A Closer Look at Changes in the Senate Redistricting Map

Less than 24 hours after the state Senate maps appeared online a committee approved the proposed changes and sent the maps to the full Senate for their review.

The map does not pit incumbents against one another, but it does make substantial changes from the current map, which was adopted in 2013.

With 4.5 million people living in the commonwealth in the latest census lawmakers have shifted districts to ensure equal representation in the legislature. The Senate maps aim to split as few counties as possible and adhere to districts with about 118,574 people in each of the 38 Senate districts.

The proposed map:

Overall the maps are substantially different in several areas of the state, including Northern Kentucky where lawmakers have split Boone County in half. They have also carved Kenton County into three districts, and have not substantially altered Campbell County, in the county-level map.

Boone County as proposed in the map on the left, and as currently drawn in the map on the right.

Senate District 11 is currently represented by Sen. John Shickel, R-Union, who would continue to represent the 11th District in the newly drawn map. The 20th Senate District is currently represented by Sen. Paul Hornback, R-Shelbyville, who is not seeking re-election.

The proposed Senate map creates a new vacant 20th Senate District out of Franklin, Owen, Carroll, Gallatin, and part of Boone and Kenton County.

The 17th Senate District is represented by Senate Majority Floor Leader Damon Thayer, R-Georgetown, if the map is adopted his district will contain a slimmer part of Kenton County, all of Grant County, Scott County, and a new northwestern portion of Fayette County.

The 24th Senate District is currently represented by retiring Sen. Wil Schroder, R-Wilder. The 24th District currently encompasses Campbell, Pendelton, and Bracken County that district does not change according to the county-level map.

Jefferson County will also look different in the proposed Senate map. The proposed version of the map is on the left, and the current map is on the right in the image below.

The 33rd Senate District which is represented by Sen. Gerald Neal, D-Louisville, will now border more of the Ohio River as the district skirts the western portion of the county. Another Democratic district, the 37th District held by Sen. David Yates, D-Louisville, shifts in the map to share a more compact and contiguous border with the new 35th District which is represented by Sen. Denise Harper Angel, D-Louisville. Sen. Morgan McGarvey’s district also remains largely intact in the map.

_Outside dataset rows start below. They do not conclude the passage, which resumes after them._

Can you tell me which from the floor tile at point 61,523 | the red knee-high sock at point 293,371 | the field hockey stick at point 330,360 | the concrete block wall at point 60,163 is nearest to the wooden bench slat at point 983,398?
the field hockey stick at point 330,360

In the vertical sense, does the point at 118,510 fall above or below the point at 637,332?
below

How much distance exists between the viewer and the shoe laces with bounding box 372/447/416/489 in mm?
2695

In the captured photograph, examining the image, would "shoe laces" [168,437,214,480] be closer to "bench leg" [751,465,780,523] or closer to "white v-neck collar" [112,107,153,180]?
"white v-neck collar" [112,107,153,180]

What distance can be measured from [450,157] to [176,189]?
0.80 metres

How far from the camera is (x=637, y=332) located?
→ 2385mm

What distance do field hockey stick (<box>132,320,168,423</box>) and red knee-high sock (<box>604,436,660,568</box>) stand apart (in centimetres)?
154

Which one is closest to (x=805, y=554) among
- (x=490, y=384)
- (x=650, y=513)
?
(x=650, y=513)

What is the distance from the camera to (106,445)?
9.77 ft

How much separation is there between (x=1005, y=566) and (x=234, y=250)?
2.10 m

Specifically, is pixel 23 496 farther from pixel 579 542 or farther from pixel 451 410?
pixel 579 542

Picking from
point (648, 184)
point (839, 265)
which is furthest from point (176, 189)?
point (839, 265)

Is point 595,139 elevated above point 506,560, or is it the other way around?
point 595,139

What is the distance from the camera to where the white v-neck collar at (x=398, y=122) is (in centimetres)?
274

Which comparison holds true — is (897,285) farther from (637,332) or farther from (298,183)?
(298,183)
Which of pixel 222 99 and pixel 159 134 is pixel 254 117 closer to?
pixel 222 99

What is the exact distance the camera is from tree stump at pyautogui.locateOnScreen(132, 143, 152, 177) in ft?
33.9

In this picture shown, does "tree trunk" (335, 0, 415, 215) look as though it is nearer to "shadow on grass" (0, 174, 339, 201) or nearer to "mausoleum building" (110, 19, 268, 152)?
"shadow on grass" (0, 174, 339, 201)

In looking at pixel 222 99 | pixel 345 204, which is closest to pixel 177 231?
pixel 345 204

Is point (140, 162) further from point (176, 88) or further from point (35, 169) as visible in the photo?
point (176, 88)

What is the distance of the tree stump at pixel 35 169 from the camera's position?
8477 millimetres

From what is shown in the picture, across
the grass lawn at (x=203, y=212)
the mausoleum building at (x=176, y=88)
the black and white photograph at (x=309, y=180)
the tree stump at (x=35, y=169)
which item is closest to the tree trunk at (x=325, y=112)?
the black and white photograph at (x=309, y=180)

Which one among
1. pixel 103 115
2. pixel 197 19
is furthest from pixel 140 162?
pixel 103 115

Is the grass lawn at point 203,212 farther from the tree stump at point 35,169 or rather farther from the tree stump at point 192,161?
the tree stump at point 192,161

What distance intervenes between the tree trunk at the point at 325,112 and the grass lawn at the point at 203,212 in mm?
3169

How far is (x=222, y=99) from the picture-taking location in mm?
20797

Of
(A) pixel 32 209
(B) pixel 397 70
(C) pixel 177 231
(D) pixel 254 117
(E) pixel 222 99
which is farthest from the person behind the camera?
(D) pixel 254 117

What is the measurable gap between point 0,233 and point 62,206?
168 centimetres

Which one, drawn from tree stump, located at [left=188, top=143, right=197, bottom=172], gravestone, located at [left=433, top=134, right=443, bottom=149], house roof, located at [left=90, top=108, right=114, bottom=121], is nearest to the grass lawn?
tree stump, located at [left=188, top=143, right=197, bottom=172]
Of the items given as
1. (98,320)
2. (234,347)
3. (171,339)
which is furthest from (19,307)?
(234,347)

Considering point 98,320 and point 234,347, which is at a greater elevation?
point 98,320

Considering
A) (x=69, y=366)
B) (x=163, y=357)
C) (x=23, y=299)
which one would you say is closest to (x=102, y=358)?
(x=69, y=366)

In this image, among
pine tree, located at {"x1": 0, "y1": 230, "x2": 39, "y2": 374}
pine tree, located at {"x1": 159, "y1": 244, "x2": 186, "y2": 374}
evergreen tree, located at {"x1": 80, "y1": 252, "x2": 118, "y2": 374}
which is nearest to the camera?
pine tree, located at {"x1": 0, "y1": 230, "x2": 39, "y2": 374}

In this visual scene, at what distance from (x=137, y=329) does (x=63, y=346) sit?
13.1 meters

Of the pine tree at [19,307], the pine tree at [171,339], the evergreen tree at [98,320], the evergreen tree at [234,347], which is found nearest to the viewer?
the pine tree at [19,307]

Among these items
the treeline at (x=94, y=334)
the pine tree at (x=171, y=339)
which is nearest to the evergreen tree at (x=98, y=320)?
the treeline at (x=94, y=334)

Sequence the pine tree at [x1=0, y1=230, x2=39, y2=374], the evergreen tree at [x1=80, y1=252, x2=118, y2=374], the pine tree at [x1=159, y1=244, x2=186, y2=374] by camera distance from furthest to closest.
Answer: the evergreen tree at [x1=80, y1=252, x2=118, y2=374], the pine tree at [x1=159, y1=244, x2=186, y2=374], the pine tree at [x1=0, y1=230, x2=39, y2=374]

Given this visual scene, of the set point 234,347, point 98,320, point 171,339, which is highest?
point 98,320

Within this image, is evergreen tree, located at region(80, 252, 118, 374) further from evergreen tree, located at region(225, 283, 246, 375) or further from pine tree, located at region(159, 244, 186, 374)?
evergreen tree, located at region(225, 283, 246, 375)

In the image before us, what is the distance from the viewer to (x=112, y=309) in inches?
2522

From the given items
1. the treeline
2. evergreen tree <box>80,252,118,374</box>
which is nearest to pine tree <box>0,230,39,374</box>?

On the eastern border of Jefferson County, a new 7th Senate District pops up taking a portion of the old 14th and 20th Districts. The new 7th, which is currently held by Sen. Adrienne Southworth, R-Lawrenceburg, picks up the open Shelby County area and adds in Anderson, Shelby, and Henry County to the North.

Sen. Julie Raque Adams, R-Louisville, sees her 36th District Senate area grow across eastern Jefferson County losing a portion to a newly crafted 6th District seat, a number carries over from west Kentucky where retiring Sen. C.B. Embry, R-Morgantown, currently holds Butler, Hopkins, Muhlenberg, and Ohio County. The new 6th District will include the small portion of northeast Jefferson County, and all of Oldham and Trimble Counties.

Fayette County will also be carved up in the new Senate map. The newly proposed map is on the left, and the current map is on the right.

Republicans have sliced Fayette County seven ways. They are protecting the open 12th Senatorial District created by the retirement of Sen. Alice Forgy Kerr, R-Lexington, for their desired candidate Amanda Bledsoe. A portion of the county will still be in the 22nd District, which is represented by Sen. Donald Douglas, R-Nicholasville, who was recently elected to fill the unexpired term of the late Sen. Tom Buford. The 28th District, represented by Sen. Ralph Alvarado, R-Winchester, shrinks to the eastern part of Fayette County in the new map. The 28th will still contain Clark County and Montgomery County, but it will now also contain Bath and Menifee County. The 34th District keeps Madison and part of Fayette County but loses Rockcastle County in the new map.

Warren County will also be carved in the new map. Once a standalone county, it has now overgrown the proportional size and is cut three ways in the newly proposed map.